Perhaps more importantly, the planned attacks underline just how unstable the security situation remains in post-Taliban Afghanistan. In spite of the widespread popular perception that the war is over, the burgeoning reports of threats against foreign targets in Kabul suggest the conflict cannot be considered over even within the capital itself.
Outside of it, meanwhile, there are increasing reports of a return to warlordism and the continued presence of armed Taliban and Al Qaeda forces. Aid workers around the country tell countless stories of hijacked food shipments and refugee camps terrorized by armed intruders. Noor Mohammed, a truck driver for a private company hired to move wheat for the World Food Programme, said army soldiers stopped his truck outside Kabul earlier this month and demanded money. He stepped out of the truck and stretched out his arms to signal that he didn't have any money for them. "Suddenly, one of the soldiers smashed the butt of his AK-47 into my hand," he says, holding up a hand wrapped in blood-stained white gauze. Another truck driver for the same company says: "The problem is getting worse with each day. There is no security."
Meanwhile, there have been reports of armed Taliban walking the streets in Kandahar-despite a disarmament campaign initiated there by the local governor. In Kabul, too, the Taliban is still an occasional presence: Iranian radio reported on Sunday that police had detained five Taliban fighters trying to enter the city. "In a way we're back to the warlord era," says Haneef Atmar of the International Rescue Committee. "The warlords, the commanders, try to divert food, to deny access, to abuse the basic rights of people."
Many of the reports of continued Al Qaeda and Taliban activity center on eastern Afghanistan, particularly the region of Khost, where the United States says it recently ceased a weeklong campaign of airstrikes against Al Qaeda targets. And the story of the mysterious bus is bound to refocus attention on Jalalabad, home to a big Al Qaeda training camp that has reportedly been linked with bin Laden-directed efforts to develop weapons of mass destruction. The bus was intercepted on the Jalalabad-Kabul highway and bears a Jalalabad license plate. Afghan intelligence sources say that its owner, an Al Qaeda operative known only by his nickname, "Naim," hails from Jalalabad. They say he has been in communication with senior Al Qaeda officers who have remained in the region following the U.S. airstrikes against the nearby Tora Bora cave complex. "We have seen a lot of documents in Al Qaeda safe houses in Jalalabad, which was the biggest Al Qaeda base," says a senior Afghan intelligence official. "We have seen documents about making explosives and adding poison gas to them. We have seen the laboratory and the chemicals."
However, Afghan officials attribute the planned rocket and bomb attack to a different instigator-the Hizb-i-Islami group of Gulbuddin Hekmatyar, a former mujahedin leader and radical Islamist now living in exile in Iran. Hekmatyar, who expressed support for the Taliban after the September 11 attacks, accuses the Afghan government of acting as a puppet for U.S. interests. Afghan intelligence officials claim they learned of the planned attacks from an informant in the Pakistani border town of Peshawar.

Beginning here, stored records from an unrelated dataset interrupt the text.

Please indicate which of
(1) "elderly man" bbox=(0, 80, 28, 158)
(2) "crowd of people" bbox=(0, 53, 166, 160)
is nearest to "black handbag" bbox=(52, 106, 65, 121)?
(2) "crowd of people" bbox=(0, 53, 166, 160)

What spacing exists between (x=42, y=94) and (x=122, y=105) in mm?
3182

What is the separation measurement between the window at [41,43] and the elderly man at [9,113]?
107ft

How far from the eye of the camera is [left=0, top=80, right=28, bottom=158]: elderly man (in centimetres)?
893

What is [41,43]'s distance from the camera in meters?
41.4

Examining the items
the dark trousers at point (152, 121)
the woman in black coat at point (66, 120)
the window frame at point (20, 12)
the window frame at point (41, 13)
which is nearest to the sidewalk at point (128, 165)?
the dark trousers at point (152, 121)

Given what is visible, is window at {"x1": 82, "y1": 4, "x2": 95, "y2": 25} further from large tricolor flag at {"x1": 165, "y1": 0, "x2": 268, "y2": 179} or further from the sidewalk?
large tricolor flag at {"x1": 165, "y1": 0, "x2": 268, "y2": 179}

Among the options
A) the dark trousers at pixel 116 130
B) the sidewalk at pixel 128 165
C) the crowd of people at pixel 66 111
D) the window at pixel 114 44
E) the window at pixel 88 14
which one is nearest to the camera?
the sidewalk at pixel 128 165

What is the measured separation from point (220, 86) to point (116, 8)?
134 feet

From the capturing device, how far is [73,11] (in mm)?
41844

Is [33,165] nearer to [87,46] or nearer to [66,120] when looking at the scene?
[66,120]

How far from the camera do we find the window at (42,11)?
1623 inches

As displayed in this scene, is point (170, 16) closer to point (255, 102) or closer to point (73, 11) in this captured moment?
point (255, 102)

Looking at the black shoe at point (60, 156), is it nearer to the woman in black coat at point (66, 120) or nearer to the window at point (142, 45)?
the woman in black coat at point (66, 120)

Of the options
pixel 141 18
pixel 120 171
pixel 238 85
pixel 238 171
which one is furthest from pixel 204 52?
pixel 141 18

A member of the Afghan security service took NEWSWEEK reporters to a wrecked car in a vacant lot about 250 yards away from the Kabul presidential palace to show them where nine rockets had apparently been prepared for the attack. "They were going to come back and attach wires to a remote-controlled device," he says. So far, no arrests have been made in connection with the rocket attempt-another loose end in the mysterious Jan. 17 affair. Judging by the traditional murkiness of Afghan intrigues, it's unlikely to be the last.